As Jefferson County, towns and school districts continue negotiations on splitting wind power development payments in lieu of taxes, towns have asked for an even larger piece of the pie than an earlier suggestion that included a host community agreement.
Under one recent proposal, towns would receive almost half of the money, at the expense of primarily the county, but also the school districts.
According to a spreadsheet obtained by a Freedom of Information request from the Jefferson County administrator's office, the town of Clayton offered numbers in which towns would receive 47.5 percent, schools would receive 37.5 percent and the county would receive 15 percent of any tax break money.
Payment-in-lieu-of-taxes agreements usually split the money based on tax distribution among those entities. On average over the five towns and four school districts in planned wind farm areas, towns receive 4.5 percent, schools get 56 percent and the county gets 39.4 percent.
So under the recent proposal, towns would increase their share almost tenfold, schools would lose about one-third and the county about 62 percent.
County Legislator Scott A. Gray, R-Watertown, said PILOTs based on the distribution of taxes should be the baseline.
"That should be the starting point," he said. "From there, if the town can make the case, to be identified in SEQR, that there are impacts that need to be mitigated, the county would be open to slight changes."
SEQR is the state environmental quality review, which is part of the development process. Mr. Gray said PILOTs have been tweaked before.

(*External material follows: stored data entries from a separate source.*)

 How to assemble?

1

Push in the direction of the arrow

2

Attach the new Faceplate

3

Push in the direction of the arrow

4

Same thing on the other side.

"I'm not opposed to mitigating those impacts," Mr. Gray said. "But it has to be something important under our current taxing system."
Clayton Supervisor Justin A. Taylor would not comment on any proposals or on whether Clayton was the source of the spreadsheet.

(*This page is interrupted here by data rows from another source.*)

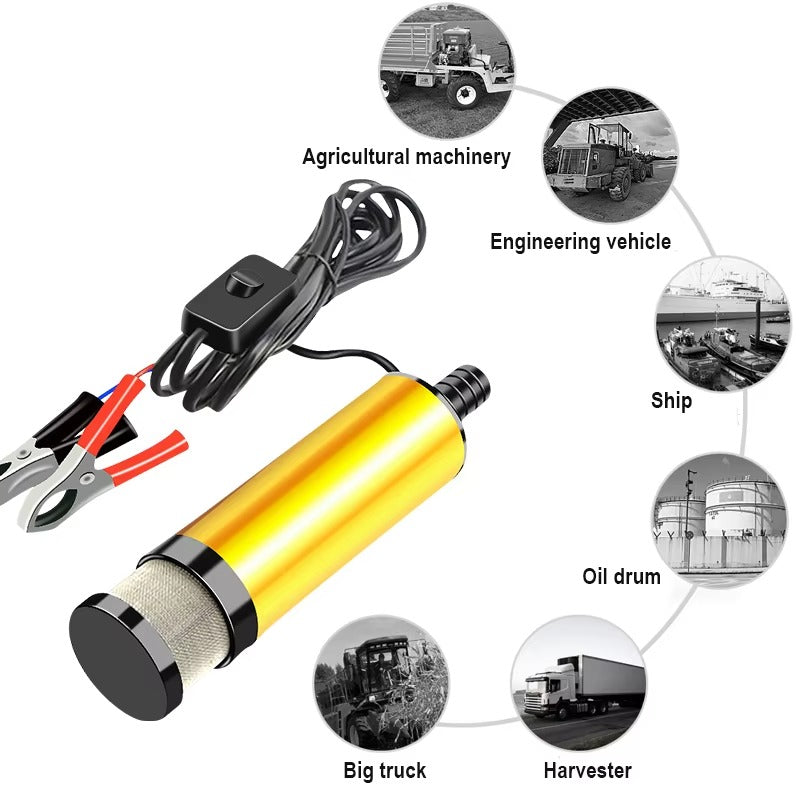 Agricultural machinery

Engineering vehicle

Ship

Oil drum

Big truck

Harvester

The Freedom of Information request from the Times asked for "communication between the town of Clayton and Jefferson County on the distribution of payment-in-lieu-of-taxes agreements or other tax break agreements for wind power developments."

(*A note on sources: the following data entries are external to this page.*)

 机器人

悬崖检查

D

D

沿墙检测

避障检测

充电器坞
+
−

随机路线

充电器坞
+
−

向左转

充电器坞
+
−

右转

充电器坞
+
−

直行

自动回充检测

"Disclosure of any discussions would be inappropriate until there is a proposal presented to the taxing entities," Mr. Taylor said. "Anything that you have would be purely speculative."
But he did say he and other supervisors for towns with proposed wind development believe the towns will be taking the brunt of any negative impacts.
"In this case, the impact is on particular towns and their roads," he said. "It's our belief that the lowest impact is on the county and the school districts."
The Jefferson County Industrial Development Agency has begun drafting a template PILOT agreement for wind power development. The draft will take several months, interim Director Donald C. Alexander said.
"We understand there is a timing issue in all of this and we have concern for the developer, too," he said. "We don't want to hold up development."
But he does not want to rush the process either. "We're asking for indulgence to allow time to develop policy in a meaningful way," Mr. Alexander said.
The result will be one uniform tax-exempt policy for all wind farms, just as the county has a policy for manufacturing facilities. There will be options for exceptions, but they are rare "because we understand the value of these things."
A normal formula for a PILOT agreement is 15 years, with the developer starting with a payment of 25 percent of what the total taxes would be and adding 25 percent more every five years. Money usually is distributed among the taxing entities based on how total property taxes are split the year before the PILOT starts. The uniform policy for wind farms could deviate from that in several ways, including length, payment amount and distribution.
In other New York communities with wind farms, only one is distributing PILOT money based on tax distribution — Lewis County. Others have money weighted toward the towns or cities that hold the turbines — sometimes entirely excluding the county. Madison County receives no money for the Munnsville Wind Farm, and Erie County receives no money from the Steel Winds Farm in Lackawanna.
JCIDA is working with attorneys and seeking input from the taxing jurisdictions as it formulates the PILOT. JCIDA's board will also examine the PILOT before it is approved.
"We're carrying the ball here and they'll all have the opportunity for input," Mr. Alexander said.
"At the end of the day, we're all in the same community and reasonable heads will prevail."